The assignment from Jacques Company to the Peoples Bank of Elizabeth, N. J., is void as to all creditors of Jacques Company:

(1) Because there was no deprivation of control on the part of the assignor over the proceeds passing under the assignment. No basis for an estoppel as against the creditors with respect to this assignment existed. The fact that the assignment was not secret furnished no such basis. The retention of control by Jacques and the right to apply the funds to any project of Jacques destroyed the instrument as a valid assignment. There is no sufficient evidence in the record to justify a holding that the creditors assented to this retention of control of the proceeds despite the assignment to the bank. (Benedict v. Ratner, 268 U. S. 353; Blue v. Herkimer Nat. Bank, 30 F. [2d] 256.)

(2) The assignment was not valid, because it was not filed in the manner required by section 16 of the Lien Law. (Glens Falls Portland Cement Co. v. Van Wirt Const. Co., 225 App. Div. 159; Albany B. S. Co. v. Eastern B. & S. Co., 235 N. Y. 432.)

(3) There are further reasons for the same result that the foregoing reasons make it unnecessary to mention.

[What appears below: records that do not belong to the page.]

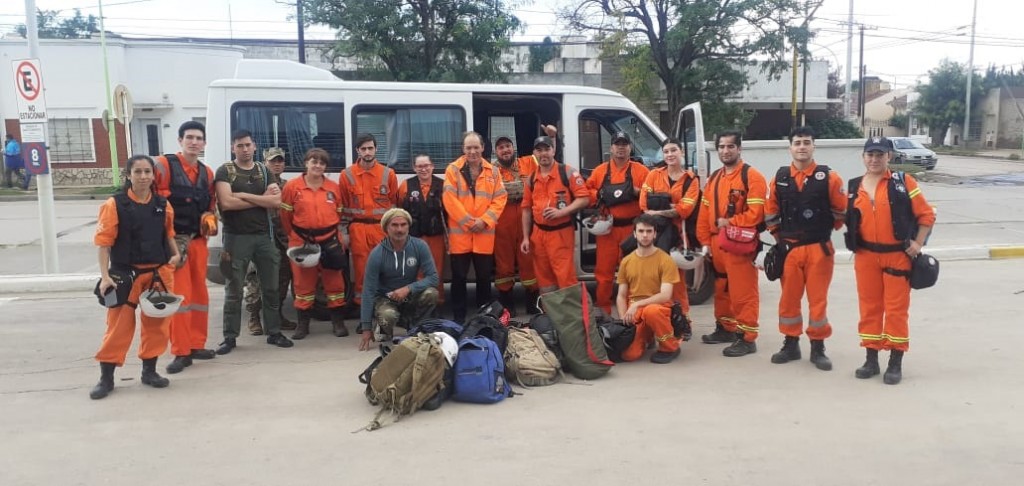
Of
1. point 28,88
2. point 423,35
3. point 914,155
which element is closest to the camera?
point 28,88

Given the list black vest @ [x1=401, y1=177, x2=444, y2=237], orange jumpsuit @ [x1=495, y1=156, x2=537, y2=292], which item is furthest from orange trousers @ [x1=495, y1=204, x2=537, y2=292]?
black vest @ [x1=401, y1=177, x2=444, y2=237]

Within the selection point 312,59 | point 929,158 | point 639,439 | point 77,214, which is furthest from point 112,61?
point 929,158

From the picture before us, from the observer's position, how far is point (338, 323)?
667 centimetres

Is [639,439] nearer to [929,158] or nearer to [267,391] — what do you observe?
[267,391]

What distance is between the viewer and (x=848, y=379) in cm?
524

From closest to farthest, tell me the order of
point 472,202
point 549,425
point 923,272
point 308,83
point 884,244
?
point 549,425 < point 923,272 < point 884,244 < point 472,202 < point 308,83

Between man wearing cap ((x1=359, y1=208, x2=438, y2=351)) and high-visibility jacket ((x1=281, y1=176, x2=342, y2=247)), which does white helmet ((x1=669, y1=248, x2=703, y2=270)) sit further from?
high-visibility jacket ((x1=281, y1=176, x2=342, y2=247))

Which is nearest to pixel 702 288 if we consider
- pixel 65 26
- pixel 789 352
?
pixel 789 352

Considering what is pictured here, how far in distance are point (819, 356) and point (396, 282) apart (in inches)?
127

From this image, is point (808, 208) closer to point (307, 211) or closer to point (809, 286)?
point (809, 286)

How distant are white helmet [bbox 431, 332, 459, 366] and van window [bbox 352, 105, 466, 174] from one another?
2.45 m

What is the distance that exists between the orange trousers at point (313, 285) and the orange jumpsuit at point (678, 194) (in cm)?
267

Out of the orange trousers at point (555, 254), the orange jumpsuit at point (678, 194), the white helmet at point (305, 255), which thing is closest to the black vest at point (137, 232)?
the white helmet at point (305, 255)

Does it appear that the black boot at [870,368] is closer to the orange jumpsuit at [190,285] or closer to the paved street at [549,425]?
the paved street at [549,425]
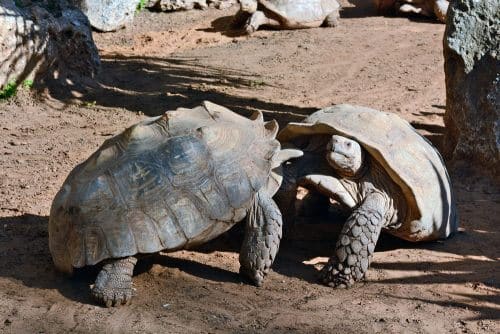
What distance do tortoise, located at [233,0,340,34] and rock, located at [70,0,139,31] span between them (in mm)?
1667

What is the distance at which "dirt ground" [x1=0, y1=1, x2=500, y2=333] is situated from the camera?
3996 mm

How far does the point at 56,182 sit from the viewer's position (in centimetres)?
599

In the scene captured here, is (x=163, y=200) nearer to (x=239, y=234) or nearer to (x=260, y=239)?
(x=260, y=239)

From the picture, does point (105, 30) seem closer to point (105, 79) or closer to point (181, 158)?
point (105, 79)

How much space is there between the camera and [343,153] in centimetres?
463

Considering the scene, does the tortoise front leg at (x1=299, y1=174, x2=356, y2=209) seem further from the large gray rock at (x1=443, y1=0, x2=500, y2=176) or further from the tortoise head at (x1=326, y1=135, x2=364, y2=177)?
the large gray rock at (x1=443, y1=0, x2=500, y2=176)

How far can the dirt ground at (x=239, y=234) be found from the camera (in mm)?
3996

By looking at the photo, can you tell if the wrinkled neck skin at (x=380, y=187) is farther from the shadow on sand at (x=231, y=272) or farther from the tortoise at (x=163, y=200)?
the tortoise at (x=163, y=200)

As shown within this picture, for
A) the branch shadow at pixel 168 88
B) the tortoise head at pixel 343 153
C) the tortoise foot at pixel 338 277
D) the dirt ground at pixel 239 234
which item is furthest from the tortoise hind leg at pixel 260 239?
the branch shadow at pixel 168 88

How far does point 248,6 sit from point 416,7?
276cm

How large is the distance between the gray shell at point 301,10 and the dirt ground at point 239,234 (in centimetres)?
75

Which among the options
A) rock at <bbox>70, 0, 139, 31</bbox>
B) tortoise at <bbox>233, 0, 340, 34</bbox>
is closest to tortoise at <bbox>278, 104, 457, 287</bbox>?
tortoise at <bbox>233, 0, 340, 34</bbox>

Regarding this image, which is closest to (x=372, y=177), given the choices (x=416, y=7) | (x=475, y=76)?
(x=475, y=76)

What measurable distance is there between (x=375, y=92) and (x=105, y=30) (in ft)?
15.9
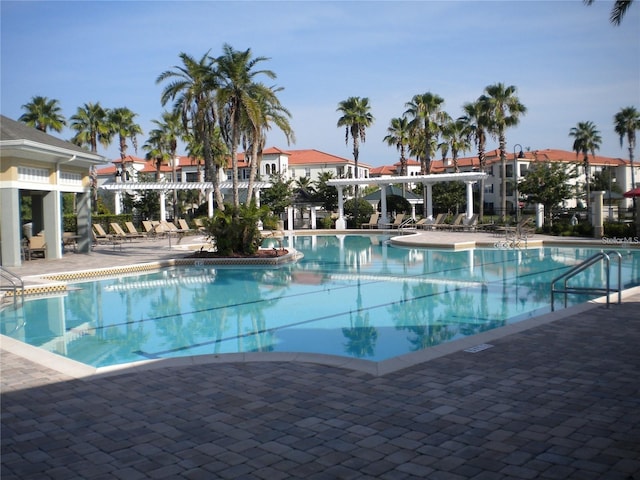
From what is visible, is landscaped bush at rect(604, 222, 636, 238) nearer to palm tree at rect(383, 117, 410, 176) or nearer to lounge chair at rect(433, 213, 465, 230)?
lounge chair at rect(433, 213, 465, 230)

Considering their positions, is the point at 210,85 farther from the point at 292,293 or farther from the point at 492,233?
the point at 492,233

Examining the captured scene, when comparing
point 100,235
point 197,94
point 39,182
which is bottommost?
point 100,235

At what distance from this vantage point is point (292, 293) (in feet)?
45.9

(4) Recourse to the performance bond of the Globe Indemnity Company was available to the plaintiff lienor and the defendant lienors. (Johnson Service Co. v. Monin, Inc., 253 N. Y. 417; Maltby & Sons Co. v. Wade, 224 App. Div. 779.)

*496The record in Hampton v. Incorporated Village of Freeport (223 App. Div. 857) did not contain an affirmative showing that there was no necessity for the village of Freeport to have recourse to the bond, as affirmatively appears in this record.

(5) The Fidelity and Deposit Company became subrogated to the rights of the lienor Foreman under the first lien, upon paying the amount accruing thereunder.

(6) The hen of the Moore Trench Machine Company may be sustained on the theory that it rests upon material consumed in the course of the job. This view results from giving that lienor the benefit of all inferences arising from the testimony, on the basis of which inferences it may be concluded that in the course of the drainage operations it became impossible to extricate, for practical advantage, pipes, etc., used in the operation, and that, therefore, they were consumed.

(7) An extra allowance was properly made. The plaintiff in computing the allowance was not limited to the amount he recovered. The amount involved in the claims that he had to resist in order to prevail furnished a basis for compensation. Defendant The Peoples National Bank of Elizabeth, N. J., sought affirmative relief under its alleged assignment with respect to $68,082.44, which furnishes a basis of computation that warrants the amount allowed. (Little Falls Fibre Co. v. Ford & Son, Inc., 223 App. Div. 559; Civ. Prac. Act, § 1513, subd. 2.)

The judgment and order, in so far as appealed from, should be affirmed, with a single bill of costs to the group of respondents represented by Mr. Arlt, and costs to each of the other respondents filing a brief except Globe Indemnity Company.

Present — Lazansky, P. J., Kafper, Hagarty, Carswell and Davis, JJ.

Judgment and order in so far as appealed from unanimously affirmed, with a single bill of costs to the group of respondents represented by Mr. Arlt, and costs to each of the other respondents filing a brief except Globe Indemnity Company.